Selective laser sintering (SLS) is a key additive manufacturing (AM) technology for fabricating complex polymer components. Polyamide 11 (PA11), a semi-crystalline biopolymer derived from castor oil, has gained attention due to its sustainability and excellent mechanical properties [1]. However, its sensitivity to thermal effects in SLS processing leads to discoloration associated with thermo-oxidative degradation [2, 3].
This study investigates the influence of laser energy density and build chamber placement on discoloration of PA11 SLS parts. Both factors affect temperature, driving degradation and discoloration, with their correlation to mechanical and dimensional properties also examined [4, 5]. Experimental work utilized a design of experiments (DoE) approach to vary energy densities and component placements. Results revealed a strong correlation between energy density and discoloration, with higher energy densities leading to increased yellowing. Build placement significantly influenced thermal profiles, with components at the chamber center showing greater discoloration due to higher and prolonged temperatures.

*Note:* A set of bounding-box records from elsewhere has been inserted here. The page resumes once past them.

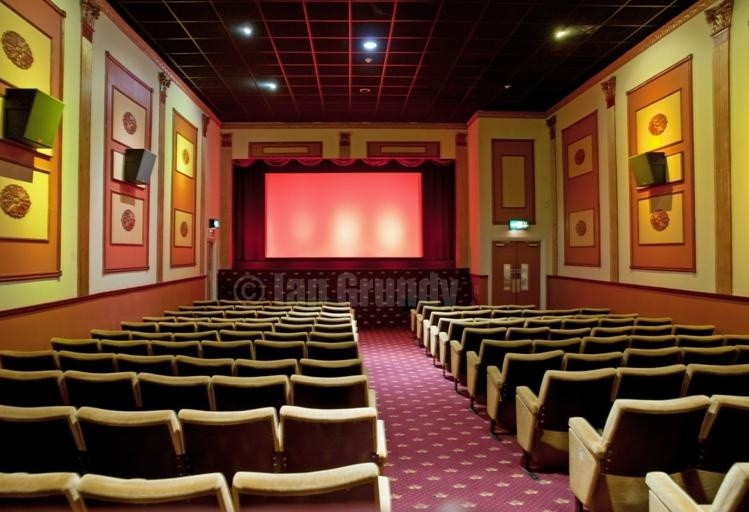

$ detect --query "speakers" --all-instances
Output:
[628,152,667,185]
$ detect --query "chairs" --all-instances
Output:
[682,363,747,400]
[77,472,235,511]
[515,368,618,480]
[2,472,83,510]
[568,395,712,510]
[644,463,748,511]
[693,394,748,460]
[611,363,687,402]
[76,406,184,481]
[177,406,280,485]
[2,299,376,415]
[278,404,387,474]
[230,461,393,512]
[1,405,88,476]
[406,298,747,441]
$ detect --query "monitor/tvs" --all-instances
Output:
[508,217,529,230]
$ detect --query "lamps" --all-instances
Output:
[207,217,220,231]
[625,149,667,188]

Two models were developed to understand these challenges. A regression-based model was created to predict discoloration based on energy density and placement, demonstrating high accuracy within the pre-defined domain. Next, a novel numerical thermal model was developed to predict discoloration for any geometry, integrating an Arrhenius-based degradation framework. Our work demonstrates that this numerical model successfully correlates the simulated thermal history with discoloration and enables predictions for new parts.
This work enhances understanding of PA11 SLS processing and provides predictive frameworks for mitigating discoloration and optimizing part quality across varying geometries.